Maybe the project will come up with some mechanism that detects that. But if they fall back to the naive “just watch what it does in the test environment and assume it’ll do the same in production,” then there is a risk it’s going to figure out it’s in a test environment, and that its judges would not react well to finding out what is wrong with its utility function, and then it will act aligned in the testing environment.

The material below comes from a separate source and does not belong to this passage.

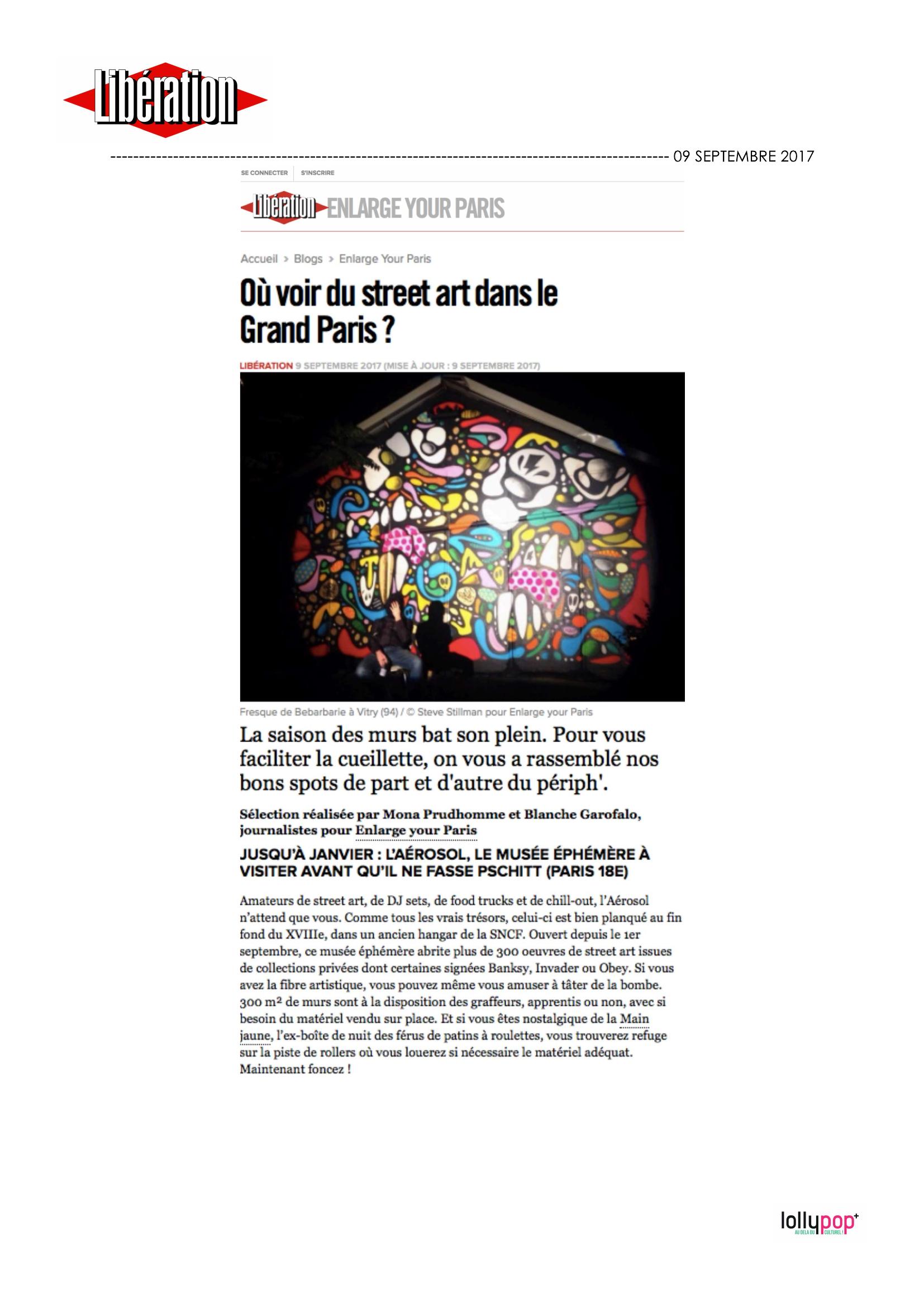 Où voir du street art dans le Grand Paris ?  (Libération) – 10 septembre 2017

If we ever see a news headline saying “Good News, AGI seems to ‘self-align’ regardless of the sign of the utility function!” that will be some very bad news.
I asked Rohin Shah about that possibility in a question thread about a month ago. I think he’s probably right that this type of thing would only plausibly make it through the training process if the system’s *already* smart enough to be able to think about this type of thing. And then on top of that there are still things like sanity checks which, while unlikely to pick up numerous errors, would probably notice a sign error. See also this comment:
IMO it’s incredibly important that we find a way to prevent this type of thing from occurring *after* the system has been trained, whether that be hyperexistential separation or something else. I think that a team that’s safety-conscious enough to come up with a (reasonably) aligned AGI design is going to put a considerable amount of effort into fixing bugs & one as obvious as a sign error would be unlikely to make it through. And hopefully—even better, they would have come up with a utility function that can’t be easily reversed by a single bit flip or doesn’t cause outcomes worse than death when minimised. That’d (hopefully?) solve the SignFlip issue *regardless* of what causes it.